The “bioenergy” exemptions.  Yet another Ohio law limits county and township zoning authority over bioenergy facilities.  Found in the “agricultural exemption from zoning” statute, Ohio Revised Code Sections 303.21(C) (counties) and 519.21(C) (townships) states that county and township zoning cannot prohibit the use of any land for biodiesel production, biomass energy production, electric or heat energy production, or biologically derived methane gas production if the facility is on land that qualifies as “land devoted exclusively to agricultural use” under Ohio’s Current Agricultural Use Valuation program and if, for biologically derived methane gas, the facility does not produce more than 5 MW or 17.06 million BTUs of energy.  Ohio now has several facilities that fit within this exemption from zoning authority.
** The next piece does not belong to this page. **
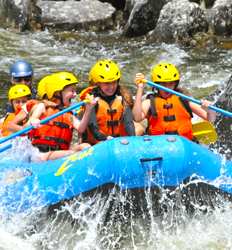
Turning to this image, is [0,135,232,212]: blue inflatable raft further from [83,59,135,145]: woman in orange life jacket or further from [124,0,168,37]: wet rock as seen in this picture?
[124,0,168,37]: wet rock

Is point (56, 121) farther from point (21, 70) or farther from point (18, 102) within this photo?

Two recent cases examine when a renewable energy facility a “public utility.”  The “public utility exemption” from county and township zoning was at issue in two similar Ohio cases concerning biodigesters, facilities that process manure and other solid wastes into methane gas that is used to generate electricity.  The most recent is Dovetail Energy v. Bath TownshipThe township claimed that the Dovetail biodigester located on farmland in Greene County was an “industrial use” that violated township zoning regulations.  The owners argued that the biodigester was exempt from township zoning under both the “public utility” exemption and the “bioenergy” exemption. 
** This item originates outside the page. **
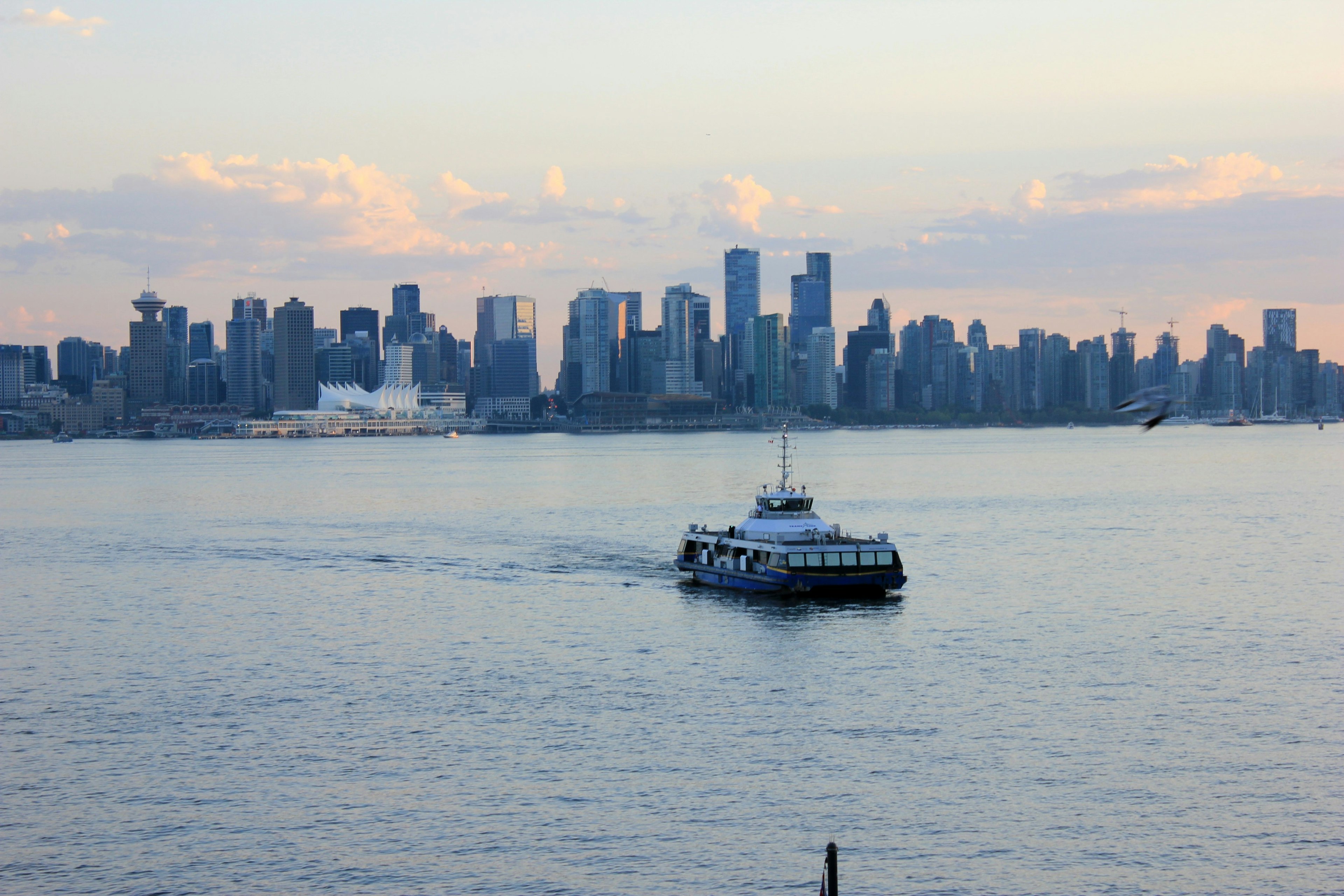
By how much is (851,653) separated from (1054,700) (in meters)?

The case reached the Second District Court of Appeals, which focused a large part of its analysis on the issue of whether the biodigester is a “public utility” that is exempt from township zoning under Ohio Revised Code 519.211.  Relying on earlier cases from the Ohio Supreme Court, the court explained that an entity is a public utility if “the nature of its operation is a matter of public concern” and if “membership is indiscriminately and reasonably made available to the general public” as a public service. 

The court analyzed the “public service” and “public concern” factors for the Dovetail biodigester, examining first whether Dovetail provides a public service, which requires a showing that the facility indiscriminately provides essential goods or services to the public, which has a legal right to demand or receive the goods or services, and that the goods or services can’t be arbitrarily withdrawn.  Because Dovetail generates electricity that is sold into the wholesale energy market and used to provide energy to local utilities and customers and because Dovetail is also required to provide renewable energy credits that it cannot arbitrarily or unreasonable withdraw, the court concluded that the facility is a “public service.”
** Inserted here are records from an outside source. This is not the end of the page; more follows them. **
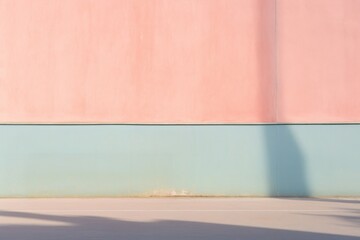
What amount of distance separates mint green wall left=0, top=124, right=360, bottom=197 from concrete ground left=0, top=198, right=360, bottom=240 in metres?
0.38

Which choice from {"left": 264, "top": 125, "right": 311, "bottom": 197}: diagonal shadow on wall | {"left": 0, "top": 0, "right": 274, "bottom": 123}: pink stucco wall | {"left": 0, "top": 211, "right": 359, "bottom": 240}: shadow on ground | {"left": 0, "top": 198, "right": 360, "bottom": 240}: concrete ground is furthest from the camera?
{"left": 264, "top": 125, "right": 311, "bottom": 197}: diagonal shadow on wall

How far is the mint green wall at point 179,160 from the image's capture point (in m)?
17.3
Factors determining whether Dovetail’s operation is also a matter of “public concern” that the court analyzed included whether Dovetail “serves such a substantial part of the public that its rates, charges and methods of operation become a public concern.” The court looked to Ohio’s incentives for renewable energy development, the lack of competition in the electric grid, the “heavy” regulatory environment for Dovetail, and its payment of public utility taxes as indications that Dovetail and the energy it produces are “public concerns.”  Meeting both the “public service” and “public concern” components, the appeals court agreed with the lower court’s ruling that Dovetail is a public utility and is exempt from Bath Township zoning regulations.

The Dovetail decision echoes an earlier decision in the Fifth Appellate District, Westfield Township v. Emerald Bioenergy, where the appellate court examined a biodigester on farmland in Morrow County and found that the township could not regulate it because it is a “public utility.”  The court cited factors such as Emerald’s provision of electric to the general public through interconnection agreements that distribute the energy to the energy grid, its lack of control over which customers receive or use the energy, its renewable energy credit requirements that can’t be arbitrarily or unreasonably withdrawn, its acceptance of waste from any customer, its governmental regulations and oversight, and its public utility taxes.  The court also noted that it need not address the “bioenergy” exemption because it found the enterprise to be a “public utility.”

Both townships in the Dovetail Energy and Emerald Bioenergy cases requested a review of the decision by the Ohio Supreme Court.  But the Supreme Court decided not to hear either case, although several of the justices dissented from that decision in each case.  Without further review by the Supreme Court, the appellate court decisions stand.

What do these cases mean for solar energy facilities under 50 MW?  Recall that S.B. 52 allows counties to prohibit or restrict solar facilities that are 50 MW or higher, but no other law addresses solar facilities with a single interconnection point to the energy grid that produce less than 50 MW.  Would such a facility be a “public utility” under the public utility exemption?  As with Dovetail and Emerald, a court would have to examine the solar facility and determine whether “the nature of its operation is a matter of public concern” and if “membership is indiscriminately and reasonably made available to the general public” as a public service.  If so, a county or township could not use zoning to prohibit or regulate the location or construction of the solar facility. 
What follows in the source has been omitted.